Monday, April 17, 2017

Going Forward

Even though I've done this quite a few times over the years, it doesn't get any easier to move forward after radical changes in one's life. But it has to be done. I know that looking backward is not productive, and I also know that life does not stand still and a dozen other things other than the changes that have occurred still have their claim on my life and energy. This is why I am up at 5:30 on a Monday; my job does not stand still because my brother is ill and I am a bachelor again. There's a house to clean, a meeting to go to tonight, a dog that depends on me, a kid in the last few months of high school, family members that need me to pitch in and help in this time of crisis, groceries to buy. There is a tax form to mail, oil that needs to be changed, tires that need to be rotated if not replaced, sponsors and sponsees to meet with, more job-related stuff ahead. Life is a many-sided object, and because the face of one or two sides of that object changes or vanishes does not mean that the other sides can be ignored.
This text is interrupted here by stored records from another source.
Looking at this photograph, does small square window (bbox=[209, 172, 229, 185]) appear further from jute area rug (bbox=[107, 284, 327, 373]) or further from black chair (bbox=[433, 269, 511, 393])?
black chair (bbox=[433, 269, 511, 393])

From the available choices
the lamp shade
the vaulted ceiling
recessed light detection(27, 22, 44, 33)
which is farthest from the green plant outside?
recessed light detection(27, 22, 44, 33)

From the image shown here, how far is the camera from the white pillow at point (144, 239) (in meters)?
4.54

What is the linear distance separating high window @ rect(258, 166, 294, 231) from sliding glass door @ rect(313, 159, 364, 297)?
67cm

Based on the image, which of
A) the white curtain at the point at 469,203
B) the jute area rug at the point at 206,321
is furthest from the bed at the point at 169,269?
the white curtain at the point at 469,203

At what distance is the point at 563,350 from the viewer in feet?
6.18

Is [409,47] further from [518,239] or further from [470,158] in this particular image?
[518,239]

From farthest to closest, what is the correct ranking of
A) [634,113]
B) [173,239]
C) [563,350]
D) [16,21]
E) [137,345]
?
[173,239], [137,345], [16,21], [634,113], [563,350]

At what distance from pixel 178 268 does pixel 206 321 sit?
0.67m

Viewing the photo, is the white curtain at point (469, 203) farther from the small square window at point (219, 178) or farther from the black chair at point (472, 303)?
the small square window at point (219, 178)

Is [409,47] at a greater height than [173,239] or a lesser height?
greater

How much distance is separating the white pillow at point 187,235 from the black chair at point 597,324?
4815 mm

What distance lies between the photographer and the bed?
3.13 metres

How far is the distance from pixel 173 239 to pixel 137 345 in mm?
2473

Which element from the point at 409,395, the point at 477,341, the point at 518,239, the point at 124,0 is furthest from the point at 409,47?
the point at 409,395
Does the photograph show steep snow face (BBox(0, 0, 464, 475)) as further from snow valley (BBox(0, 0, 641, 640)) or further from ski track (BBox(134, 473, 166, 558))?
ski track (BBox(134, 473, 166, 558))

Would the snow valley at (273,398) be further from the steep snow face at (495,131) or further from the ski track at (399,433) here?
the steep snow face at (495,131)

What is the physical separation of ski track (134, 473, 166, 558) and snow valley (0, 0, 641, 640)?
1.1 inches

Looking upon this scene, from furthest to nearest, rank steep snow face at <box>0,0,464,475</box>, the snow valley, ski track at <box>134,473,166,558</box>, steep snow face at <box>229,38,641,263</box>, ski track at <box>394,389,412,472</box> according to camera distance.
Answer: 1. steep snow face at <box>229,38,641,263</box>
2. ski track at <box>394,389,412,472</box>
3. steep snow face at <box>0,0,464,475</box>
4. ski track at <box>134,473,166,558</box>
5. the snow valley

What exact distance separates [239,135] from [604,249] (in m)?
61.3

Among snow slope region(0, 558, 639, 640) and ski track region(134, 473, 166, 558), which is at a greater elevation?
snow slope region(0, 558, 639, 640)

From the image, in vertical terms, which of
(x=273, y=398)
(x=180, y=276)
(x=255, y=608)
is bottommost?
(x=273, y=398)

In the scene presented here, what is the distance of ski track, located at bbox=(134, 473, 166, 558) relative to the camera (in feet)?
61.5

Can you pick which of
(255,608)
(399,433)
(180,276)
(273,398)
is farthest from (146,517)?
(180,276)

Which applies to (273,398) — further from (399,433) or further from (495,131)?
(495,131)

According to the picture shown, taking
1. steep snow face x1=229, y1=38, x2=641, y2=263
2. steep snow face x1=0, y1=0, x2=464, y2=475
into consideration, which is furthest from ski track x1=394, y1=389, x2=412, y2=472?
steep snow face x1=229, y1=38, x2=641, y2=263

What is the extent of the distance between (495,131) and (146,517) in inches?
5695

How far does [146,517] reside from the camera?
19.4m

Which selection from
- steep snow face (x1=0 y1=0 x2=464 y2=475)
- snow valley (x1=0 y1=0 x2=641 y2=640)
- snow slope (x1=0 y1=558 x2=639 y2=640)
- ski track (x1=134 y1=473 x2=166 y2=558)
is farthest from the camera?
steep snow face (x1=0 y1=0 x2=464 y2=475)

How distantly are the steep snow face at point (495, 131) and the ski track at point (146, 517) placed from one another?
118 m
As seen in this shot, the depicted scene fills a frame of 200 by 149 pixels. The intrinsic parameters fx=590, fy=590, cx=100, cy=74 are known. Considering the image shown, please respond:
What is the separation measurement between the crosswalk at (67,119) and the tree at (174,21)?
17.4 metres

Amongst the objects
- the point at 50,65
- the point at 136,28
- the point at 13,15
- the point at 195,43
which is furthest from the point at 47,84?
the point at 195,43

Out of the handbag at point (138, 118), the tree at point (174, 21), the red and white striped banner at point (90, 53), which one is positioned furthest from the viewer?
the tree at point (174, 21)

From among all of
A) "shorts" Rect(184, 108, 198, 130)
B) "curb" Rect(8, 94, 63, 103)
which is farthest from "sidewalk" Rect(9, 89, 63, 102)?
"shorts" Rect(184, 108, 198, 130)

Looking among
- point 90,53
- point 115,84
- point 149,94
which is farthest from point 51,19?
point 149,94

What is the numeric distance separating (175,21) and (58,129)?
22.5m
I know all this. And while I can't say it feels good to contemplate, it is good to have much else going on in my life. It keeps me from sitting in the house all day and night, thinking and rethinking and nursing resentments and turning events over and over in my mind. And as my sponsor is fond of saying, this, too, shall pass. It won't even be like a kidney stone; it's happened in stages over the years, and I've been prepared for this particular stage for at least a month now. And I know that a year from now, life will look very different. Whether better or worse is an open question, but it will look different.
And as much as it was in 1998, it will all take place one day at a time. It's the best-known and most-used slogan/cliche of recovery, and there's a reason for that. It's what we are capable to doing. I don't know how my brother's life is going to look like six months from now. I don't know whether there will be another relationship, with who, or when it will happen. I don't know what all the changes being proposed at my job are going to bring. I don't know what it's going to be like around here when Sabrina goes to college. I don't know what my own health is going to be like as I age. I don't know what the country, state, and county environments are going to be like in the future. And it's not productive to project, to be afraid, or to quit. What I can do is take care of what needs to be taken care of today, and in the near future and let the chips fall where they may. That much, I am capable of, and that's what I need to take care of on a daily basis.
It's not going to be easy, at times. But it is the only way to get through troubled times. And it is not productive to take steps backward. It's not helpful to worry about what other people are going to do, or to make their struggles yours. I have more than enough to keep me occupied. And looking backward would be about as productive for me as it was for Lot's wife (in another of those not-coincidental messages that are always present if your mind is open to them, The Big Bang Theory, of all things, drove that home yesterday, when Sheldon listed all the instances in mythology of people who were told to not look back--Orpheus, Perseus, Lot--and then said, "they always look. It never ends well."
Going forward may not end well, either. But it might. And looking backward is a sure way to make sure it isn't going to end well, or at the very least make it harder than it has to be going forward. So that's my goal today--keep it moving forward, and not look back. I'll figure out tomorrow's goal tomorrow.